Dr Kathryn Taylor-Barnes examines how and why inflammation occurs, while offering advice on how to manage it best for your patients
The skin’s primary role is to protect our body. This protection is a barrier to temperature changes and external trauma, as well as being essential in maintaining homeostatic hydration.1 Our skin is on the ‘front line’ and is a vital component in maintaining body harmony with the outside world. Inflammation is a physical condition that can occur on the skin as a result of both lifestyle choices and aesthetic procedures, which can be irritating and painful to a patient.
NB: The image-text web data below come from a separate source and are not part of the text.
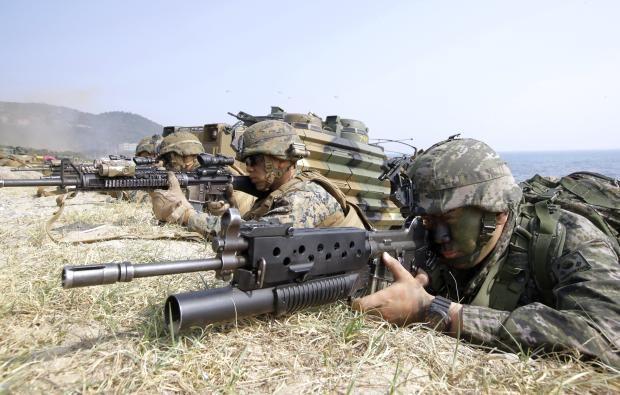 Южная Корея ссемью странами проведет масштабные военные учения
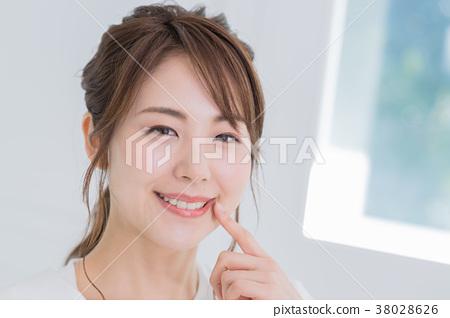 年輕女性,肖像,美的形象 38028626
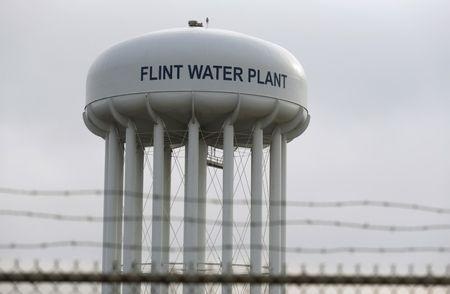 Drink Flint water? White House does not know if Obama will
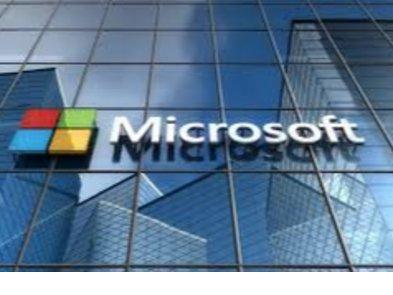 Microsoft создала суперкомпьютер для компании Илона Маска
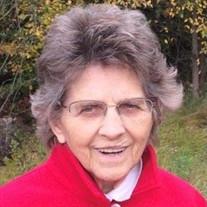 Rosemary Geronimi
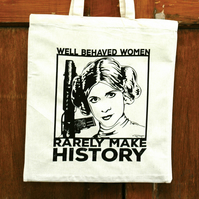 Star Wars Princess Leia - Cotton Canvas Reusable Shopping Tote Bag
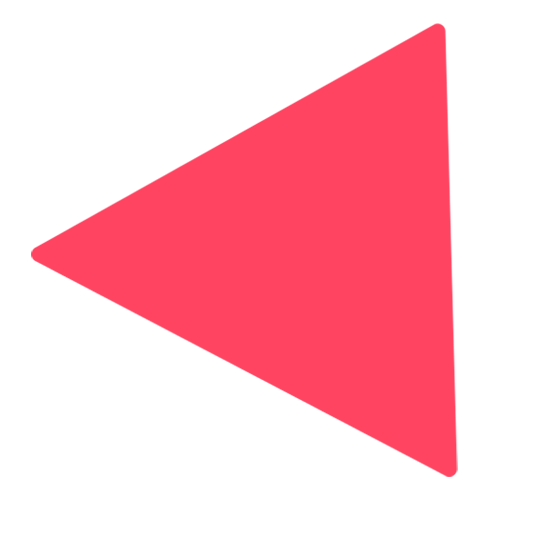 https://www.iscreamrolls.rs/wp-content/uploads/2017/05/triangle_pink_06.png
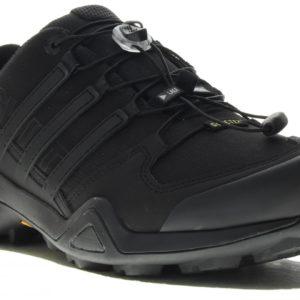 adidas goretex chaussure homme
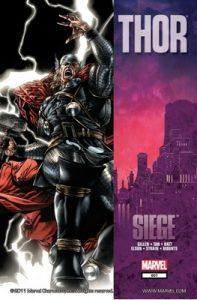 Thor Vol 1 #607 [PDF]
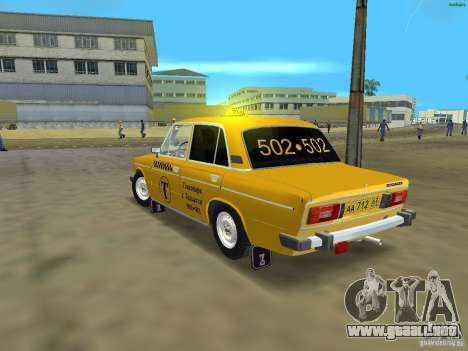 2106 VAZ Taxi v 2.0 para GTA Vice City vista lateral izquierdo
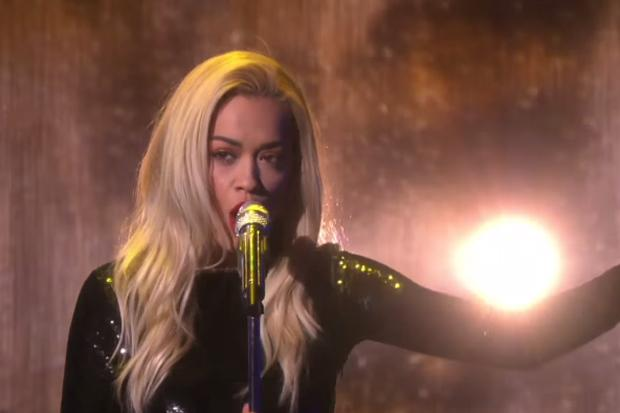 RT @idolator: ICYMI @RitaOra performed a solo version of
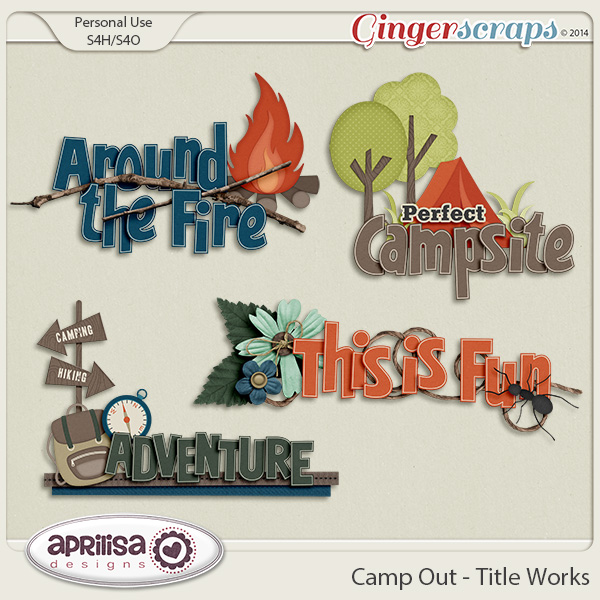 Camp Out - Title Works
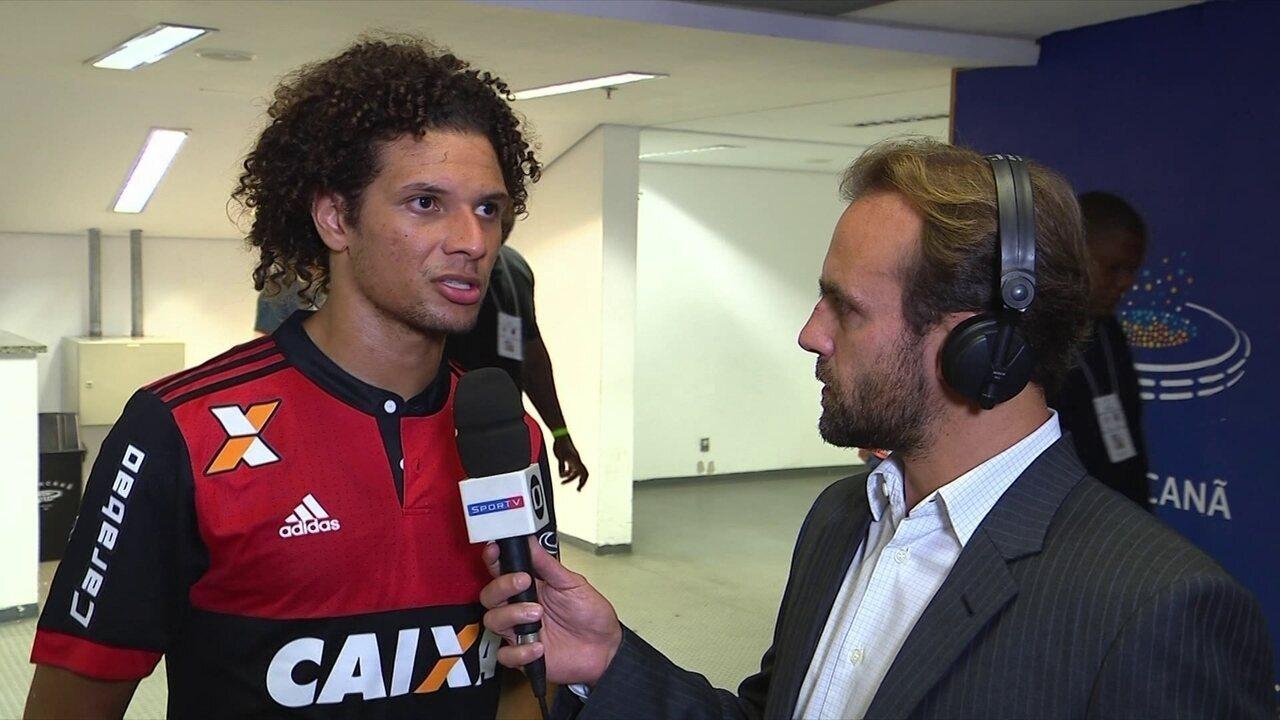 Willian Arão avalia vitória do Flamengo sobre o Fluminense pelas quartas da Sul-Americana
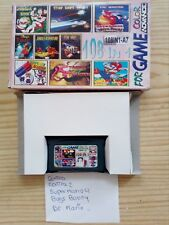 Juego Game Boy Advance 108 En 1 - Contra+Contra 2+Super Mario 4+Bugs Bunny+Dr Ma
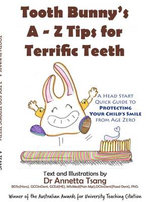 Tooth Bunny's A-Z Tips for Terrific Teeth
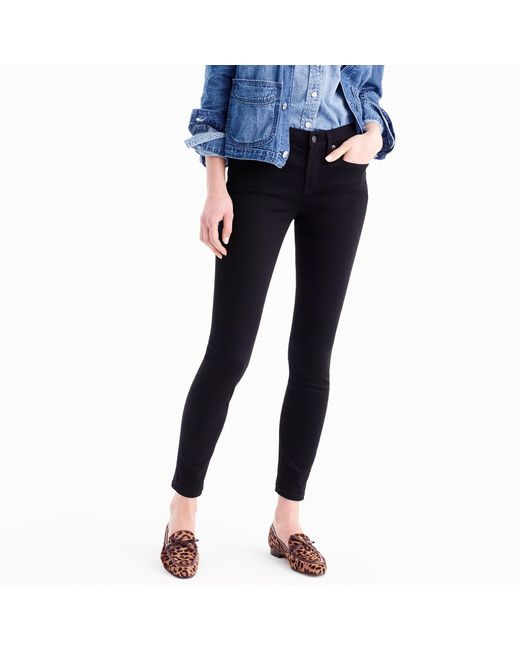 "J.Crew - 8"" Toothpick Jean In True Black - Lyst"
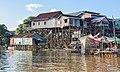 Kampong Phlouk (59).jpg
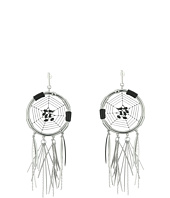 Rebecca Minkoff - Large Dream Catcher Earrings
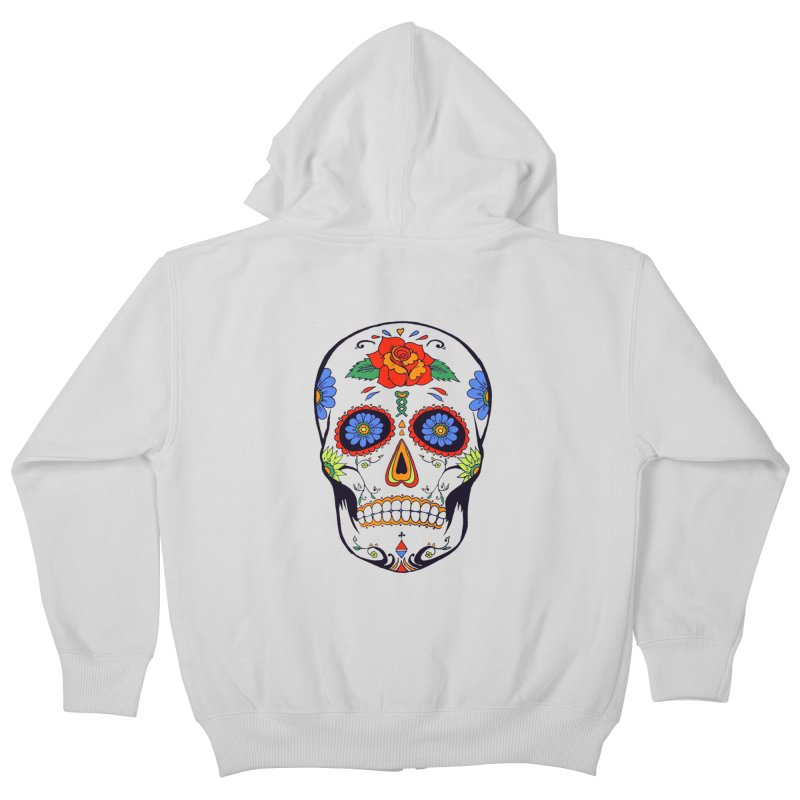 Sugar skull Kids Zip-Up Hoody by cristiscg's Artist Shop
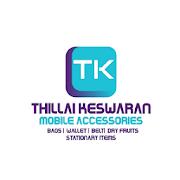 Tk mobile & Accessories 1.0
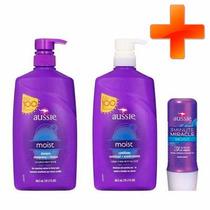 Kit Aussie Moist 836ml Shampoo+condicionar+creme Hidratante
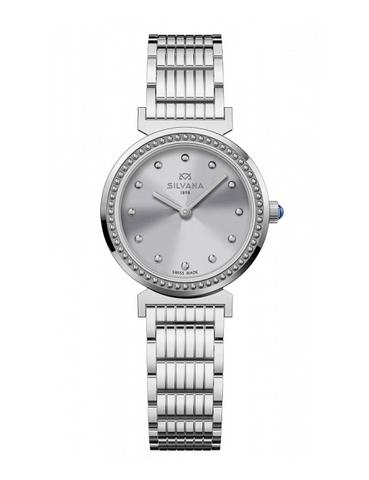 Часы женские Silvana SR30QSP71S Salem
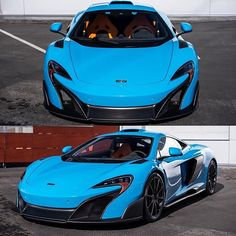 What a beautiful spec on this McLaren @badchicks.sickwhips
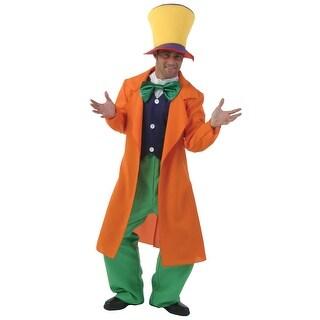 Mad Hatter Adult Costume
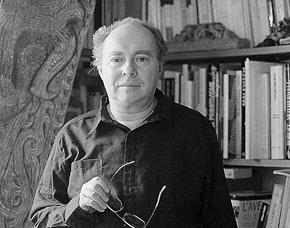 Gilbert Lascault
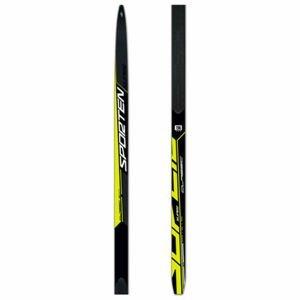 Sporten SUPER CLASSIC SKIN M/H  196 - Běžecké lyže na klasiku se stoupacími pásy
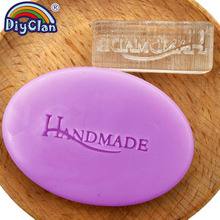 Handmade Resin Soap Making Stamp Mold Custom Clear Diy Natural Organic Glass Chapter Acrylic Chapters With Handle215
As such, this article will aim to share advice on how inflammation can be managed successfully with various treatments.
When we neglect our health and lead a poor lifestyle, our skin can deteriorate significantly. For instance, acne is made worse by eating junk food and poor or inappropriate skincare efforts.2 Eczema and psoriasis need external emollients and good levels of fluid consumption to avoid the skin drying out, which can lead to flare- ups. In each of these conditions, flare-ups can appear as ‘islands’ of inflammation on the skin. As we already know, sun exposure causes ageing and damage to the skin; solar damage generates dangerous free radicals, which can also cause skin irritation and ignite inflammation. As such, advising patients on the importance of a healthy, balanced diet, staying hydrated and protecting their skin from the sun can certainly play a role in reducing inflammation. In addition, antioxidants, both ingested (polyphenols in green tea)3 and topical (vitaminC),4 as well as physical and chemicals unprotection barriers, are key to opposing solar damage.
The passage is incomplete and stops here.